“Some people need a red carpet rolled out in front of them in order to walk forward into friendship. They can’t see the tiny outstretched hands all around them, everywhere, like leaves on trees.” – Miranda July
Last weekend, my boyfriend Mark and I went camping together for the first time. I was excited to spend time in nature after a whirlwind week of starting my first full time job.
Between temperatures in the high 90s, a snake falling out of a tree in front of Mark’s face, his untimely discovery of my extreme raccoon phobia, watching a tree collapse right where we were about to walk, and stargazing from the top of a picnic table, we garnered some amazing memories from the weekend.
But the most profound moment came during one of our hikes through the sandstone and canyons of Starved Rock. There are a few places on the trails where you need to climb up and down short bursts of sandstone to get a better view, and climbing has never been my forte.
So as Mark easily scaled the sandstone ahead of me, I slowly hobbled along, awkwardly grabbed the closest things to footholds that I could find, and invariably froze in fear at a certain point – typically, a point very close to where I started. I must have looked pretty pathetic because every time he realized I was far behind he backtracked to where I was, showed me the most strategic places to put my feet, grabbed my hand, and pulled me up.
By the second day of hiking we had been through this routine quite a few times, and again I found myself teetering on a rock: frozen, panicky, and calling for his help because there was no way I could physically push myself up. But as he went to grab my hand this time he told me:
“This entire time, I haven’t even been physically pulling you up. You just have a lot more confidence in yourself when you’re holding onto me.”
Of course I didn’t believe him. But after his comment, I noticed in awe that he was right – I was merely clasping his hand without putting any weight into it as I gracefully hopped up the rock.
Yoga teachers have said similar things to me: “You wouldn’t kick your legs upside down until you thought I was holding you, but really my hands weren’t even touching you.”
What is it that falsely convinces us that we are incapable of doing things – whether climbing a rock or getting a job or finding a romantic partner or expressing our zany vibrant selves in radiant and healthy ways?
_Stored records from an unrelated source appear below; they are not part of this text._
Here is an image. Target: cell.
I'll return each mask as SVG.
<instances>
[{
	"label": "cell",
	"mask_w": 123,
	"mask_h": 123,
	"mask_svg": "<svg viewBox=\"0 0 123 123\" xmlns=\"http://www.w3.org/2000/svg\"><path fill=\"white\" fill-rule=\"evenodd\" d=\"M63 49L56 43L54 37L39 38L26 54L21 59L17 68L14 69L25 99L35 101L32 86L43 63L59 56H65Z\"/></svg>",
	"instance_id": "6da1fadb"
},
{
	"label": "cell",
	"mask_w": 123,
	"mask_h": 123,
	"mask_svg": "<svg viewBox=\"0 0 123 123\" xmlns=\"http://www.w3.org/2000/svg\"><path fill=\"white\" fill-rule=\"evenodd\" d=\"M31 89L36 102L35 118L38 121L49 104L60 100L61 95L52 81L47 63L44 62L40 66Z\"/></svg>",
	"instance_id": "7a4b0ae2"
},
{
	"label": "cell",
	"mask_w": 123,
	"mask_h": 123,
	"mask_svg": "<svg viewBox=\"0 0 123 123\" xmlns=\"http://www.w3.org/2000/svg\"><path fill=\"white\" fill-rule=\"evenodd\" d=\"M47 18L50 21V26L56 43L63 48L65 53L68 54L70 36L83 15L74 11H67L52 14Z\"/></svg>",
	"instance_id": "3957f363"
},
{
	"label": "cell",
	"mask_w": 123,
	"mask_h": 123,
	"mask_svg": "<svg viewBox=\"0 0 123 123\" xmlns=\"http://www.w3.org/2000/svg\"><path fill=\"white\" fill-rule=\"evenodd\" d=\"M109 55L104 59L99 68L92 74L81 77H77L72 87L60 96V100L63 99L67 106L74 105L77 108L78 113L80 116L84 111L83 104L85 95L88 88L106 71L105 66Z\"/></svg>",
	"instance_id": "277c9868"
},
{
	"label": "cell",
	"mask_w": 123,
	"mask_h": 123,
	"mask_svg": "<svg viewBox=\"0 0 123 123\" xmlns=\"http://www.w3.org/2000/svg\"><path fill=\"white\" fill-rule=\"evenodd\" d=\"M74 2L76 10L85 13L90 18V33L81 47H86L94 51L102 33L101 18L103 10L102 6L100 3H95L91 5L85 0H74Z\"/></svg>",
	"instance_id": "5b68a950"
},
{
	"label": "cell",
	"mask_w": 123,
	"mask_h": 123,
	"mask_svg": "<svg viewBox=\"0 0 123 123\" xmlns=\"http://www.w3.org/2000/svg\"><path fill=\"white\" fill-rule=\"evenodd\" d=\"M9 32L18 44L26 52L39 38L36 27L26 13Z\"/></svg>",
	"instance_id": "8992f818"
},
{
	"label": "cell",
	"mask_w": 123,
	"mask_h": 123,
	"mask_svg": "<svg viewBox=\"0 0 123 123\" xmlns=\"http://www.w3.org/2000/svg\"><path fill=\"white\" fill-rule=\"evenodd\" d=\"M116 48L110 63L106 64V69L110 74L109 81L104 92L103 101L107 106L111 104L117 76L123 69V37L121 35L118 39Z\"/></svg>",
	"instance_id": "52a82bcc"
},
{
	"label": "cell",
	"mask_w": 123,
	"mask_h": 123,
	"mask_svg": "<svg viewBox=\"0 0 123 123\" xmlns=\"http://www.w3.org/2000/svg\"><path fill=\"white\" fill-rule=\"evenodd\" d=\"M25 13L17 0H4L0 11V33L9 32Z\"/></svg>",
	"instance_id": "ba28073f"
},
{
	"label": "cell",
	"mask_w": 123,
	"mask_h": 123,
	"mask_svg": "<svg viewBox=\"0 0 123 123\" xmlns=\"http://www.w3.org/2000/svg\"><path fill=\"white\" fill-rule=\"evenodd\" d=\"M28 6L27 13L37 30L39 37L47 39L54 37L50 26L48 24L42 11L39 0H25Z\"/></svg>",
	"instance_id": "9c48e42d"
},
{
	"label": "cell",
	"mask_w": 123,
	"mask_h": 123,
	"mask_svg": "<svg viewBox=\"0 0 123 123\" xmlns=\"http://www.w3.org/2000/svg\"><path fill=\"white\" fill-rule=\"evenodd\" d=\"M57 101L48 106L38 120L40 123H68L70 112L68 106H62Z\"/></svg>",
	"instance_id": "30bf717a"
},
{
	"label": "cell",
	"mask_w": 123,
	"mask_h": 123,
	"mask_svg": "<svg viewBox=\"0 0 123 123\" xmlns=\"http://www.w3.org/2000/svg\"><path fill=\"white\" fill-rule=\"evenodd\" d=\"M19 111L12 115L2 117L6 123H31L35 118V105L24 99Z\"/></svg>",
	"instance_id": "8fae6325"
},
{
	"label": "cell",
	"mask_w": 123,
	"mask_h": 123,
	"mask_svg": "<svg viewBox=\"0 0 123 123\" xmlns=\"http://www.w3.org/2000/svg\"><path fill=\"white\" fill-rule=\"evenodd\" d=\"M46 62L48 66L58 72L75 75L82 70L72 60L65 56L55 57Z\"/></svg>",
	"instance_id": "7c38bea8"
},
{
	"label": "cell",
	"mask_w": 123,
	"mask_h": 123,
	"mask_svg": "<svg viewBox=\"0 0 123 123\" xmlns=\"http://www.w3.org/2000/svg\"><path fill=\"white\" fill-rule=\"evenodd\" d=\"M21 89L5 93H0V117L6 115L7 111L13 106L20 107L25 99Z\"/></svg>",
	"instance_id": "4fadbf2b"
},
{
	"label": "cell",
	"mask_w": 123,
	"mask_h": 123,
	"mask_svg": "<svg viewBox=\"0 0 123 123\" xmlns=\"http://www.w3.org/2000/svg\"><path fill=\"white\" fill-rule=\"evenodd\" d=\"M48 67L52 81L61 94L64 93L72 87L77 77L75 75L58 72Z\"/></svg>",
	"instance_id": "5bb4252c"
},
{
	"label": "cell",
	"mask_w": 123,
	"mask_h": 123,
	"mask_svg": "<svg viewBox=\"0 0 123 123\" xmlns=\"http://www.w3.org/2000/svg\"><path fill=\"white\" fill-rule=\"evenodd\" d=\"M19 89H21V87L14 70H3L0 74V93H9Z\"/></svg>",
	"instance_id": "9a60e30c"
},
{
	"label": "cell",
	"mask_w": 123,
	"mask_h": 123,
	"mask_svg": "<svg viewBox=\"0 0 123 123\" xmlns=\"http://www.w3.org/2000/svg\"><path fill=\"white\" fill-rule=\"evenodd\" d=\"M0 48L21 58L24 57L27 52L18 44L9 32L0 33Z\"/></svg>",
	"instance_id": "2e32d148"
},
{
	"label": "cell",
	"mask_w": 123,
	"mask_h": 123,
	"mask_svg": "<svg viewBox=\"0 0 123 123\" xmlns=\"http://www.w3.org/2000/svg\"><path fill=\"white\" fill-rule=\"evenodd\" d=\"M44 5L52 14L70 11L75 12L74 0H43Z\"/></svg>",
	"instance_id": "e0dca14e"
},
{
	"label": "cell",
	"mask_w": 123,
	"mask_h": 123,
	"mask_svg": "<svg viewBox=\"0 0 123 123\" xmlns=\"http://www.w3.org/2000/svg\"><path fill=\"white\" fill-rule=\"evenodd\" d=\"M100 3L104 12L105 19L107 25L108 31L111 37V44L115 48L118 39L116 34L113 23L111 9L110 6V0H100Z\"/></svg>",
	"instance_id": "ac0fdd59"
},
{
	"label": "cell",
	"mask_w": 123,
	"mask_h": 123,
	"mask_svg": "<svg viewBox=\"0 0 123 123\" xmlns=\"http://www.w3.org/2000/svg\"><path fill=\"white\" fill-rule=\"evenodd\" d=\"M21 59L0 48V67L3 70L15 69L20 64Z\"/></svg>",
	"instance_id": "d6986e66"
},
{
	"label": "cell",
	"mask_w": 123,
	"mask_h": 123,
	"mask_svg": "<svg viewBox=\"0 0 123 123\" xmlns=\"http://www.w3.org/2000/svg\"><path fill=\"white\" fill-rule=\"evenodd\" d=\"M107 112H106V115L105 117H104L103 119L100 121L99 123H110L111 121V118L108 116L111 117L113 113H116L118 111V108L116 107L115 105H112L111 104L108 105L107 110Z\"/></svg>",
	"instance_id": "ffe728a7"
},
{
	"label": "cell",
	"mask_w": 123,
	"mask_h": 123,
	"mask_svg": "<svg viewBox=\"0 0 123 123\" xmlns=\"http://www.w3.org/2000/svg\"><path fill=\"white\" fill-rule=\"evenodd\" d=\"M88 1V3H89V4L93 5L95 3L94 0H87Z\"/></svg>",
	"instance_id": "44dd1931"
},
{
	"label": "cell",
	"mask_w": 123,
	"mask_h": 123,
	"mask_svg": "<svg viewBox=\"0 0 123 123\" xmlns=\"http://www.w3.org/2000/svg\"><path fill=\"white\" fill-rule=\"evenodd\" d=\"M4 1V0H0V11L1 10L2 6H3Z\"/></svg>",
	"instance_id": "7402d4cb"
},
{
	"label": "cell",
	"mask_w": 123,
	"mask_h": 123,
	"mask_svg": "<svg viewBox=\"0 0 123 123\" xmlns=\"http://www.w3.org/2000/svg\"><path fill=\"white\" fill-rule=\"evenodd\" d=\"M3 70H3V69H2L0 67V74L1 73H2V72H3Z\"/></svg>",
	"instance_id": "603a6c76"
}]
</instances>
And what is it about having a friend’s support that changes our perception, that inspires us to push forward in our endeavors?
When fear overtakes us and the voice from our inner void pulsates with a mantra of “You can’t,” our egos flex into gear – the part of ourselves that thinks we are weak and inadequate beings separated from the consistently flowing Divine Source. Maybe if we were always on our A-game, we could recognize when this happens and re-affirm “I am capable of doing anything,” but sometimes we slip up and buy into unhelpful concepts such as lack, inadequacy, and impossibility.
We are on Earth to give and grow and taste and love and dance and express, and when we start falling into the negative attitudes and mindsets of “I will never accomplish this goal,” or “Everything always has to be difficult,” then by golly I would HOPE our friends are the ones offering their hands and nudging us towards our true potential, even if they aren’t the ones valiantly saving us from destruction.
If Mark hadn’t helped me up all of those times, whether it was physical or psychological, I would have slithered right back down those rocks and refused to keep climbing with him. That is the unfortunate power of the ego.
So maybe that’s what our friendships are for. To empower us with the confidence to push forward and achieve what we are already capable of doing. To poke and guide us along with loving assistance, even when we realize in the end that our power was in the same place that it has always been – inside our Selves.